General information
- Sport: Basketball
- Date: January 31, 2011
- Location: Seoul Education and Cultural Center

Overview
- League: KBL
- First selection: Oh Se-keun (Anyang KGC)

= 2011 Korean Basketball League draft =

The 2011 Korean Basketball League rookie draft (Korean: 2011 KBL 국내신인선수 드래프트) was held on January 31, 2011, at the Education and Cultural Center in Yangjae-dong, Seoul, South Korea. Out of the 44 players who participated in the draft, 35 were selected. Anyang KGC won the lottery for the first overall pick, having finished in eighth place during the 2009–10 season.

==Draft selections==
This table only shows the first twenty picks.

| G | Guard |
| F | Forward |
| C | Center |

|  | Denotes players who have won a KBL-sanctioned award at its annual awards ceremony |

| Round | Pick | Player | Position | Team | School/club team |
|---|---|---|---|---|---|
| 1 | 1 | Oh Se-keun | C | Anyang KGC | Chung-Ang University (senior) |
| 1 | 2 | Kim Sun-hyung | G | Seoul SK Knights | Chung-Ang University (senior) |
| 1 | 3 | Choi Jin-soo | F | Goyang Orions | Taegu Science University |
| 1 | 4 | Ham Nu-ri | F | Incheon Electro Land Elephants | Chung-Ang University (senior) |
| 1 | 5 | Kim Hyun-ho | F | Wonju Dongbu Promy | Yonsei University (senior) |
| 1 | 6 | Yoo Sung-ho | C | Seoul Samsung Thunders | Korea University (senior) |
| 1 | 7 | Kim Hyun-min | F | Busan KT Sonicboom | Dankook University (senior) |
| 1 | 8 | Jung Chang-young | G | Changwon LG Sakers | Korea University (senior) |
| 1 | 9 | Jung Min-soo | F | Jeonju KCC Egis | Myongji University (senior) |
| 1 | 10 | Lee Ji-won | G | Ulsan Mobis Phoebus | Kyung Hee University (senior) |
| 2 | 11 | Kim Dong-ryang | C | Ulsan Mobis Phoebus | Dongguk University (senior) |
| 2 | 12 | Kim Tae-hong | F | Jeonju KCC Egis | Korea University |
| 2 | 13 | Ahn Jeong-hwan | F | Changwon LG Sakers | Myongji University |
| 2 | 14 | Bang Duk-won | C | Busan KT Sonicboom | Sungkyunkwan University |
| 2 | 15 | Lee Gwan-hee | G | Seoul Samsung Thunders | Yonsei University (senior) |
| 2 | 16 | Cha Min-seok | F | Anyang KGC | Konkuk University |
| 2 | 17 | Kim Tae-hyung | G | Incheon Electro Land Elephants | Sungkyunkwan University |
| 2 | 18 | Kim Min-seop | F | Goyang Orions | Sungkyunkwan University |
| 2 | 19 | Kwon Yong-woong | G | Seoul SK Knights | Yonsei University (senior) |
| 2 | 20 | Hong Se-yong | G | Wonju Dongbu Promy | Korea University |

==Players==
The 2011 draft was highly anticipated by observers and KBL coaches as it included seniors responsible for Chung-Ang University's record-breaking run of 52 consecutive wins in the collegiate basketball league (from November 2008 to November 2009). The main players, center Oh Se-keun and point guard Kim Sun-hyung, have gone on to win the KBL Championship and the KBL Most Valuable Player Award and were key players in the South Korean national team winning gold in the 2014 Asian Games.

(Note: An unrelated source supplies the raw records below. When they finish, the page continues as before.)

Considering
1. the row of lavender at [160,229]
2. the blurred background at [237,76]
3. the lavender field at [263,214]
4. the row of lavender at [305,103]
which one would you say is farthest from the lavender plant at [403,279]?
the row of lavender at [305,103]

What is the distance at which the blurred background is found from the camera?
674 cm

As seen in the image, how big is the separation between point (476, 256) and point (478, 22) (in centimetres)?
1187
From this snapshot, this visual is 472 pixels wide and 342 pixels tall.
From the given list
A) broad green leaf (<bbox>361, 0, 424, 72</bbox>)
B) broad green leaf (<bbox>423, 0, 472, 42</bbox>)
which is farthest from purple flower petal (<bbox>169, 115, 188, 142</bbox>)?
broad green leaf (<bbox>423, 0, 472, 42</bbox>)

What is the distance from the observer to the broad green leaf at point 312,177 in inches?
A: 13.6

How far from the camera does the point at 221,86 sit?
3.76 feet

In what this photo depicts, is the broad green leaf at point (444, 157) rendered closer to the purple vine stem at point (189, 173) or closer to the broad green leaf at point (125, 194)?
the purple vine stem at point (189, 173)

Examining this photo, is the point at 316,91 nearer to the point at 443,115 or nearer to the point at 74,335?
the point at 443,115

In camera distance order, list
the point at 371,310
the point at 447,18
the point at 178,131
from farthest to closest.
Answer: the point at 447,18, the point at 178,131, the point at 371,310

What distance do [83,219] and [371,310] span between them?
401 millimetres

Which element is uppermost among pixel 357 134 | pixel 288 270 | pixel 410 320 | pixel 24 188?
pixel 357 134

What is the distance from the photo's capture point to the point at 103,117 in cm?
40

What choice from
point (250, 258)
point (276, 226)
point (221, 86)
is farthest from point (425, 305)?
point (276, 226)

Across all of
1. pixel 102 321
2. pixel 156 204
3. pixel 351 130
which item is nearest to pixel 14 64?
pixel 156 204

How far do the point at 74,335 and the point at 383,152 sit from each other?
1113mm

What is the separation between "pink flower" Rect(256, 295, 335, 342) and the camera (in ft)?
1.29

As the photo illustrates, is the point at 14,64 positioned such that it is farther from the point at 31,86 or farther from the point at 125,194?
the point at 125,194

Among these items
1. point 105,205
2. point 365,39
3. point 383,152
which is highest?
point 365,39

The third pick of the draft Choi Jin-soo is the first South Korean to receive an NCAA Division I basketball scholarship and played for the University of Maryland. He was the youngest of the draft class as the "early entry" option was still unheard of at that time and nearly all participants were college seniors. The third overall pick, he was chosen by Goyang Orions, where his father Kim Yoo-taek was then a member of the coaching staff.